> **Your instructions**: Give again only what runs from the line with "What exact distance" to the final line of the entries below, exactly as written and without pictures.

Items from a dataset:
####################

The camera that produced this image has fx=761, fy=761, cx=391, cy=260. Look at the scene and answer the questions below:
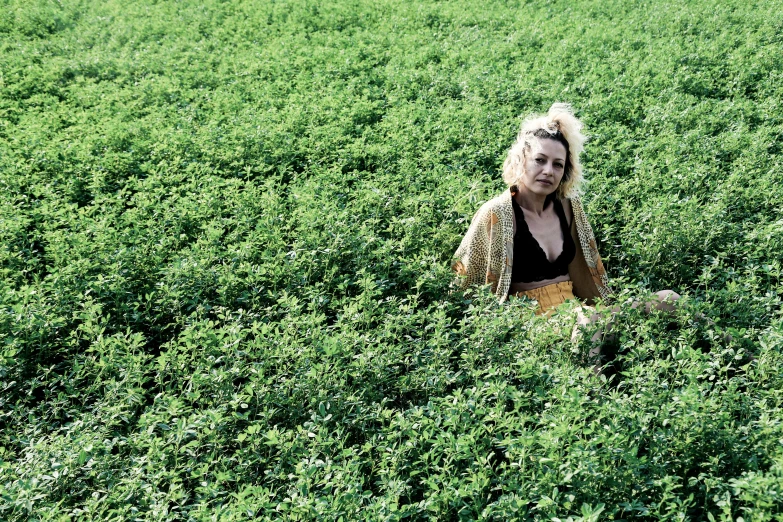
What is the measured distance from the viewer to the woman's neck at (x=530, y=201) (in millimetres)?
5473

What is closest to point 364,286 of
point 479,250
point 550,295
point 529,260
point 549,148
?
point 479,250

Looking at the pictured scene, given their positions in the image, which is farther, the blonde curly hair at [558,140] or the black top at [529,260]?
the blonde curly hair at [558,140]

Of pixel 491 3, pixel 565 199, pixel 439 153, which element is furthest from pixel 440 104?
pixel 491 3

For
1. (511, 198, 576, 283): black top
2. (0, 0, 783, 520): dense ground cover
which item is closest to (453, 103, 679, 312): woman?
(511, 198, 576, 283): black top

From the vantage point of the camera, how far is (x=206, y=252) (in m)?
5.68

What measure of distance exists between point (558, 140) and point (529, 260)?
0.88m

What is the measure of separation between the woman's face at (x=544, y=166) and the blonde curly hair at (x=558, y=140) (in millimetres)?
58

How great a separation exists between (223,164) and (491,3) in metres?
7.25

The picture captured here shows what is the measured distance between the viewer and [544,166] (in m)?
5.35

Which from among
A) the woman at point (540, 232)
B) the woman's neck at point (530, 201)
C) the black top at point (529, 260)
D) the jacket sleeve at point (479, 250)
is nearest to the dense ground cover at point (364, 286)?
the jacket sleeve at point (479, 250)

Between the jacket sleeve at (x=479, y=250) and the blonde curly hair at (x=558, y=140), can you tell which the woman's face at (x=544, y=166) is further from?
the jacket sleeve at (x=479, y=250)

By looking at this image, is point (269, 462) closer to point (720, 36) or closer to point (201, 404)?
point (201, 404)

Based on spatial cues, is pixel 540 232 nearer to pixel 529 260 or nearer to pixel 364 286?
pixel 529 260

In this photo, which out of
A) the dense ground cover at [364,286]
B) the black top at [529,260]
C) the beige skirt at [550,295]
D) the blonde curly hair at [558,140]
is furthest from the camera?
the blonde curly hair at [558,140]
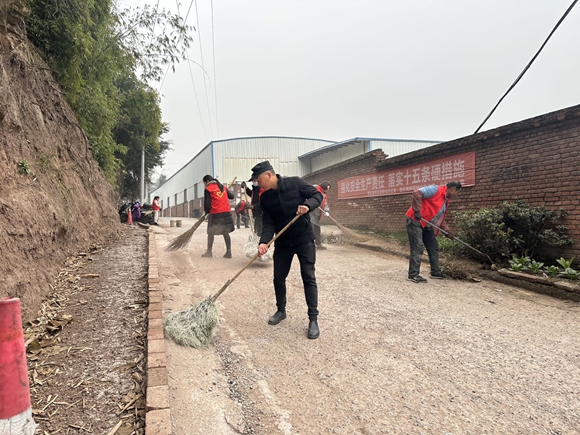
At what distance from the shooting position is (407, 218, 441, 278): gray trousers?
18.1 ft

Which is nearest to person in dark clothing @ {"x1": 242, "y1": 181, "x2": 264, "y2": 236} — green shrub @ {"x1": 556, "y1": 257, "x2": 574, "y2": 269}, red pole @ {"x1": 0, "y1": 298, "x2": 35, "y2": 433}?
green shrub @ {"x1": 556, "y1": 257, "x2": 574, "y2": 269}

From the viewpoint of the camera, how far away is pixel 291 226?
345 centimetres

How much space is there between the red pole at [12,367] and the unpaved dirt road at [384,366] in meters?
0.78

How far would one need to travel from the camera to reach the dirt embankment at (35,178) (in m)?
3.39

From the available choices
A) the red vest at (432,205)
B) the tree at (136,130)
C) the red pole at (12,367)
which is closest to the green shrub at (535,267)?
the red vest at (432,205)

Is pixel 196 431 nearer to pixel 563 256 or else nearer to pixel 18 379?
pixel 18 379

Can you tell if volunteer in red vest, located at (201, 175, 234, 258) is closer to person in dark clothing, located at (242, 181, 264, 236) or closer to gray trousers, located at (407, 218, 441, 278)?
person in dark clothing, located at (242, 181, 264, 236)

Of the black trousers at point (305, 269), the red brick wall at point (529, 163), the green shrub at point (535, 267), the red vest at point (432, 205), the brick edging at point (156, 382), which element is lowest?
the brick edging at point (156, 382)

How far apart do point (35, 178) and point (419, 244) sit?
5550 millimetres

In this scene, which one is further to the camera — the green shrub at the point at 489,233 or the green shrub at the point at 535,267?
the green shrub at the point at 489,233

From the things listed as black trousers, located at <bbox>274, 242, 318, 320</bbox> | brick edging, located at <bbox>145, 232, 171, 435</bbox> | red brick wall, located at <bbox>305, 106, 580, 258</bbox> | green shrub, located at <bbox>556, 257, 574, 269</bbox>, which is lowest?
brick edging, located at <bbox>145, 232, 171, 435</bbox>

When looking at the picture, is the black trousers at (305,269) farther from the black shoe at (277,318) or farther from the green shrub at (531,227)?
the green shrub at (531,227)

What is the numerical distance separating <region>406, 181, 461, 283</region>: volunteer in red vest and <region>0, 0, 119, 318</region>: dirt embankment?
4.93 m

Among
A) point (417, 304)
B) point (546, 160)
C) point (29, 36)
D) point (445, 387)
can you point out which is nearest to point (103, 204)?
point (29, 36)
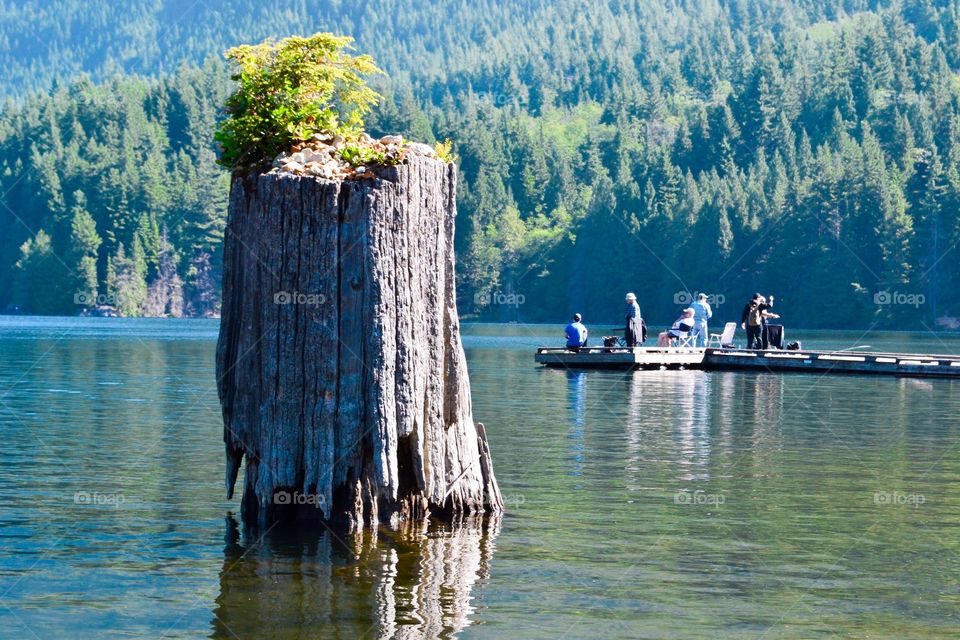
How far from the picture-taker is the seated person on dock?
54625 millimetres

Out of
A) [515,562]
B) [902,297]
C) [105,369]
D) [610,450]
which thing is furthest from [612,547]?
[902,297]

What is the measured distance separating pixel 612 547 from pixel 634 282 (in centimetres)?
15799

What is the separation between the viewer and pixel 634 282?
17412cm
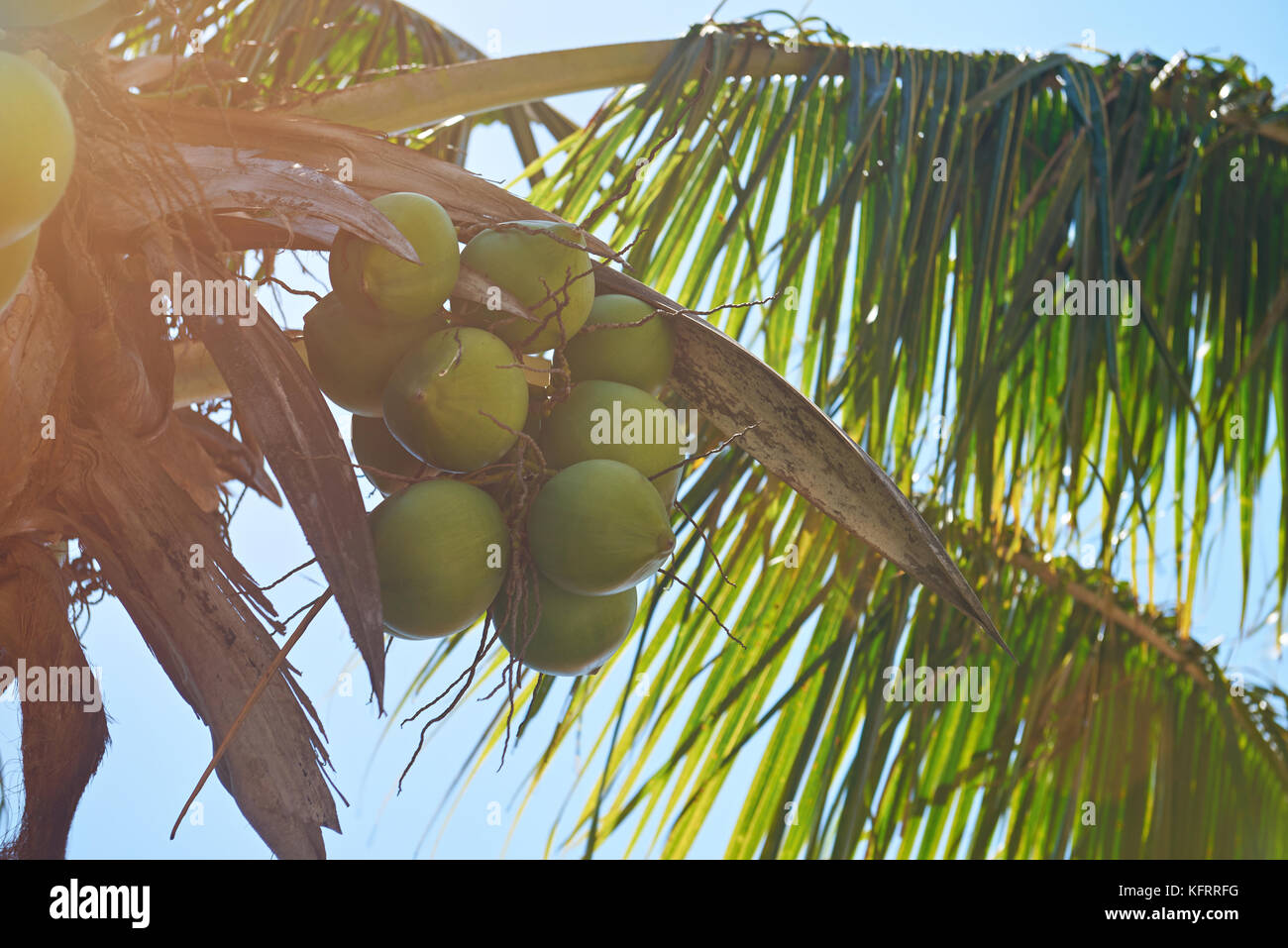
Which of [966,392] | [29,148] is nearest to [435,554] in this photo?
[29,148]

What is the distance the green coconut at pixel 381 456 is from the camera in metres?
0.83

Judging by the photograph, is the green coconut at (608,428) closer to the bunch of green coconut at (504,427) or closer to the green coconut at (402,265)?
the bunch of green coconut at (504,427)

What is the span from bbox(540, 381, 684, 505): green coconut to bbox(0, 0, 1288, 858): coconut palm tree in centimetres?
7

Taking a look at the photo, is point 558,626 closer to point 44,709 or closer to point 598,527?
point 598,527

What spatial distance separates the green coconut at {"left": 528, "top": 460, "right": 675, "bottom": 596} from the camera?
0.70 m

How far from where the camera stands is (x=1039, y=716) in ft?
6.49

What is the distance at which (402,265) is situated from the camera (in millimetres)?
699

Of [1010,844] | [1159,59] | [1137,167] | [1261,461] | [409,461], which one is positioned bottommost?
[1010,844]

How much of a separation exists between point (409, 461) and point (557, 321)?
19cm

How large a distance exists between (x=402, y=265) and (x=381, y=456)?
21 centimetres
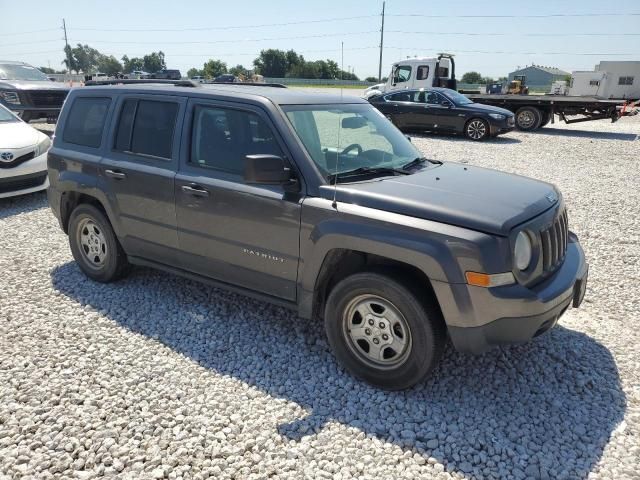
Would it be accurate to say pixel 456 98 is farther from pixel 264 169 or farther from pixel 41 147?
pixel 264 169

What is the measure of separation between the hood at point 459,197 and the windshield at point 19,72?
49.9 ft

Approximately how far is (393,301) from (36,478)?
6.93 feet

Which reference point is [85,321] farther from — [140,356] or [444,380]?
[444,380]

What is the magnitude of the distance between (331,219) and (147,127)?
1.99 metres

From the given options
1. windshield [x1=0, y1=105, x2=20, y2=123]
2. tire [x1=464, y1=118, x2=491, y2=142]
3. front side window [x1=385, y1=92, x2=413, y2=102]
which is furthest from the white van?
windshield [x1=0, y1=105, x2=20, y2=123]

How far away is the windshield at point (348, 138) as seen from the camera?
341 cm

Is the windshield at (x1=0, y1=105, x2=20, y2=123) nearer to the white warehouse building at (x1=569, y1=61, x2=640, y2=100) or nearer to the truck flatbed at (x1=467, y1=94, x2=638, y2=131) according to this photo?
the truck flatbed at (x1=467, y1=94, x2=638, y2=131)

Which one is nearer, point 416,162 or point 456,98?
point 416,162

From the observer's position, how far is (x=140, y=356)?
352cm

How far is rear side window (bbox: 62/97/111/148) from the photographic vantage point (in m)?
4.38

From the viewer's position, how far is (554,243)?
10.2 feet

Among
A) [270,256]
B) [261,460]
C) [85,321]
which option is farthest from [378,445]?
[85,321]

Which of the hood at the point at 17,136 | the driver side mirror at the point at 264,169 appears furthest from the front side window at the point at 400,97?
the driver side mirror at the point at 264,169

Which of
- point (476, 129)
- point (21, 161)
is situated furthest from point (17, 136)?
point (476, 129)
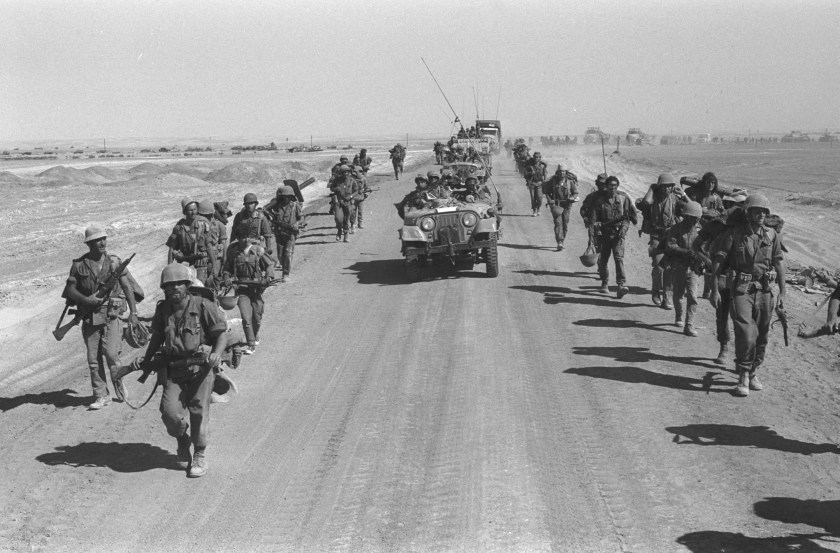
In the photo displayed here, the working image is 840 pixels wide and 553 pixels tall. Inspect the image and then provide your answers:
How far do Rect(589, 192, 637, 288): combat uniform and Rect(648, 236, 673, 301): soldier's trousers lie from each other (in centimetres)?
80

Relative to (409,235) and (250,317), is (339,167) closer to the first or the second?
(409,235)

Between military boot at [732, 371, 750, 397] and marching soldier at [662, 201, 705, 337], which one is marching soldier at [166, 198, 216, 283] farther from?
military boot at [732, 371, 750, 397]

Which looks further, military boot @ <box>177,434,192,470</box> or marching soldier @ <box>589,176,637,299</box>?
marching soldier @ <box>589,176,637,299</box>

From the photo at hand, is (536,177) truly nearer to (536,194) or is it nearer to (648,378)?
(536,194)

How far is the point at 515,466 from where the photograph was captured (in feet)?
25.6

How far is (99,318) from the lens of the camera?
975cm

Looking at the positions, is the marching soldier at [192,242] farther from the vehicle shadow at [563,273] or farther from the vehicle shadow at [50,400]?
the vehicle shadow at [563,273]

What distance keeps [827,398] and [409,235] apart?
847 cm

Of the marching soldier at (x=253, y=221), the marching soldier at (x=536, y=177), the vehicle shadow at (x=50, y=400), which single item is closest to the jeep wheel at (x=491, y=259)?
the marching soldier at (x=253, y=221)

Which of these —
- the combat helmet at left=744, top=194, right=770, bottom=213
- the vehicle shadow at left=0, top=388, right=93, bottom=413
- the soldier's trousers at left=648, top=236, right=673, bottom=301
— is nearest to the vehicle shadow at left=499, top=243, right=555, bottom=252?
the soldier's trousers at left=648, top=236, right=673, bottom=301

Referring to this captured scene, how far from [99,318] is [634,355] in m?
6.19

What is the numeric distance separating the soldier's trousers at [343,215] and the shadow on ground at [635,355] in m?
10.3

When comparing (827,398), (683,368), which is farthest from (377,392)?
(827,398)

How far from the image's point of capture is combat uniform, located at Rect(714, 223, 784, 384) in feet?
30.9
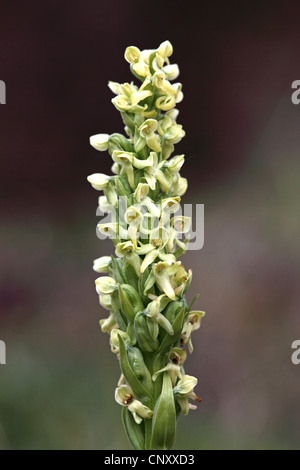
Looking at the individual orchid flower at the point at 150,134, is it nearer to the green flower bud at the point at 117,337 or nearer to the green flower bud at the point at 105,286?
the green flower bud at the point at 105,286

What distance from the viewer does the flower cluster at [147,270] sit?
1316 millimetres

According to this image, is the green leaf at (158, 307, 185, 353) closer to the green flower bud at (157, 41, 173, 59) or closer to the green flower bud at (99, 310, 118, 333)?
the green flower bud at (99, 310, 118, 333)

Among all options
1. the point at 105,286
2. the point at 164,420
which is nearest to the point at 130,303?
the point at 105,286

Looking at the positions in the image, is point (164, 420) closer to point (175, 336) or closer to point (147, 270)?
point (175, 336)

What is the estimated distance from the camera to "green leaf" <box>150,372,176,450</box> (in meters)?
1.30

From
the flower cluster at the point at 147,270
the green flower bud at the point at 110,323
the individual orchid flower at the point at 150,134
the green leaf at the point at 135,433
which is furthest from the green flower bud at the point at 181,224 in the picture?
the green leaf at the point at 135,433

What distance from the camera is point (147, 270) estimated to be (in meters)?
1.34

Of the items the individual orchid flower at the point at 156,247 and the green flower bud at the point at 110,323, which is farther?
the green flower bud at the point at 110,323

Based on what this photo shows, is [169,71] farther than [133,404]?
Yes

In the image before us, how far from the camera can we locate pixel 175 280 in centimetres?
136

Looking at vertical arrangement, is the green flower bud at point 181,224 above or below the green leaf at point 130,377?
above

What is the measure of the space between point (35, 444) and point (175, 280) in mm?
1479

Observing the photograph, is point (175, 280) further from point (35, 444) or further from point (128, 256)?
point (35, 444)

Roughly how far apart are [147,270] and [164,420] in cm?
38
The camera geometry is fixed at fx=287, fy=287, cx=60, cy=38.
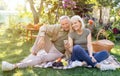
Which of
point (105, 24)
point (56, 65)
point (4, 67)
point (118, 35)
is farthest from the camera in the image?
point (105, 24)

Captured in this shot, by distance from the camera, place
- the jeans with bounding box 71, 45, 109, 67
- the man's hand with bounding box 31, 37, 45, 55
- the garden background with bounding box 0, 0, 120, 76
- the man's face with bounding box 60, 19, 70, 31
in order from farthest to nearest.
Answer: the man's hand with bounding box 31, 37, 45, 55, the man's face with bounding box 60, 19, 70, 31, the jeans with bounding box 71, 45, 109, 67, the garden background with bounding box 0, 0, 120, 76

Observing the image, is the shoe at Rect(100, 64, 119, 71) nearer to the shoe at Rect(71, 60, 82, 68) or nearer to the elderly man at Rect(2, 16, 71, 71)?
the shoe at Rect(71, 60, 82, 68)

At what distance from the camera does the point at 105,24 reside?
424 inches

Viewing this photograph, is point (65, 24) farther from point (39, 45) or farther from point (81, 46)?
point (39, 45)

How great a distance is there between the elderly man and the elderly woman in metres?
0.17

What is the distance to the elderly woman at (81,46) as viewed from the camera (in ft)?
16.8

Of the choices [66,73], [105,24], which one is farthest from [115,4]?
[66,73]

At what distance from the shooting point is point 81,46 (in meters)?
5.37

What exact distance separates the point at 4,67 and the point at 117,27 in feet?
20.6

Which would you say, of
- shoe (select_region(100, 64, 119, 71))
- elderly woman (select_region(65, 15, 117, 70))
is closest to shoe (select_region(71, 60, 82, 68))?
elderly woman (select_region(65, 15, 117, 70))

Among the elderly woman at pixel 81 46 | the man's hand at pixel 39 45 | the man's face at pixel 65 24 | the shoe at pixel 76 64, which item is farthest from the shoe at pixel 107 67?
the man's hand at pixel 39 45

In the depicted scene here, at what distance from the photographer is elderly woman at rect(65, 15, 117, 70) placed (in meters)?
5.11

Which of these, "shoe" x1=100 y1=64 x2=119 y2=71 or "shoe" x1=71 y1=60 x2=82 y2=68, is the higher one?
"shoe" x1=71 y1=60 x2=82 y2=68

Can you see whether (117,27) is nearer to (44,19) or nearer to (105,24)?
(105,24)
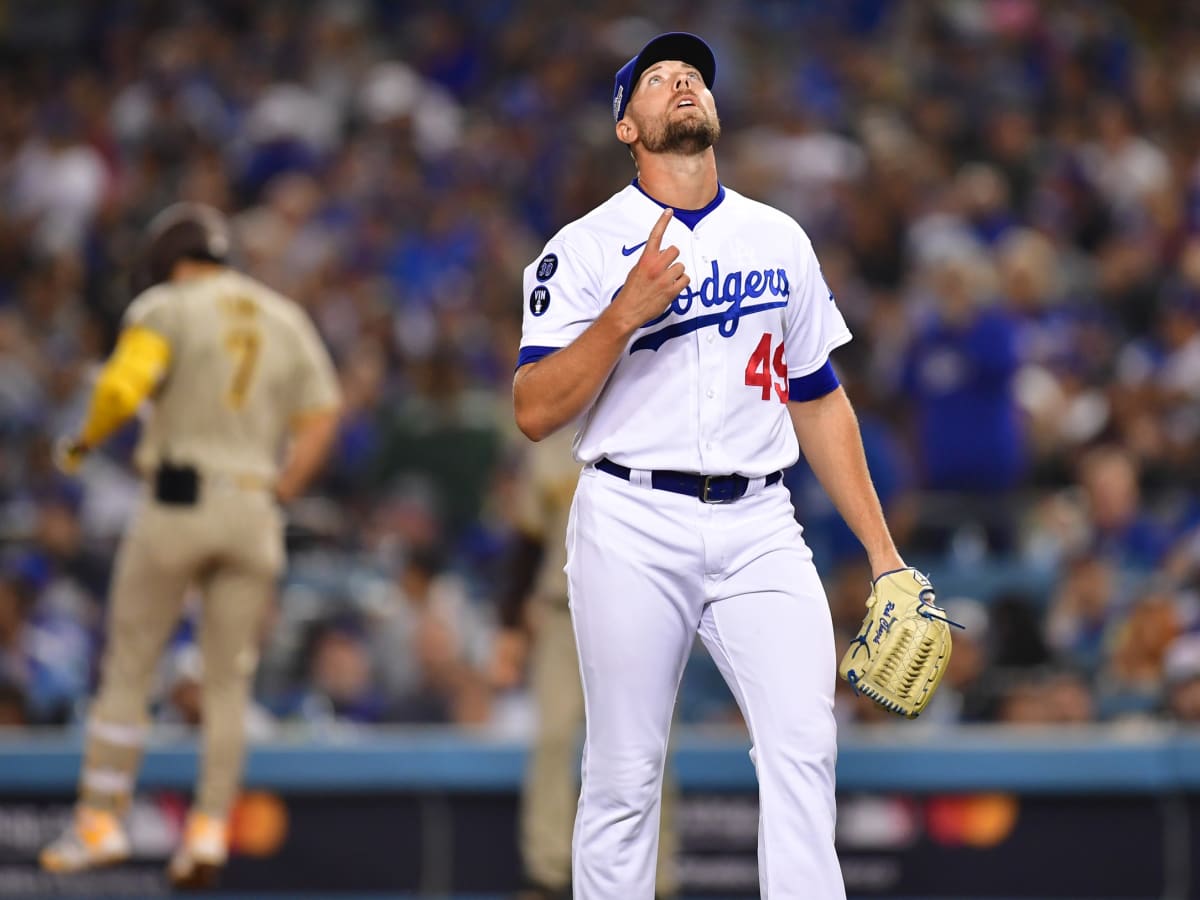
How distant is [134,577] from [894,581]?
314 cm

####################

> **Answer for the task**:
What exact distance separates the point at 4,67 and the point at 117,27 in feet?
20.6

Which would you say, of
- shoe (select_region(100, 64, 119, 71))
- elderly woman (select_region(65, 15, 117, 70))
is closest to shoe (select_region(71, 60, 82, 68))?
elderly woman (select_region(65, 15, 117, 70))

Among the elderly woman at pixel 81 46 | the man's hand at pixel 39 45 | the man's face at pixel 65 24 | the shoe at pixel 76 64, which item is farthest from the shoe at pixel 107 67?
the man's hand at pixel 39 45

In the depicted scene here, at what distance from the photographer is elderly woman at rect(65, 15, 117, 70) placed (in meters)?
5.11

Which of these, "shoe" x1=100 y1=64 x2=119 y2=71 or "shoe" x1=71 y1=60 x2=82 y2=68, is the higher one?
"shoe" x1=71 y1=60 x2=82 y2=68

Can you see whether (117,27) is nearer to (44,19) or nearer to (105,24)?
(105,24)
How distant is [134,577] from [894,581]?
314 cm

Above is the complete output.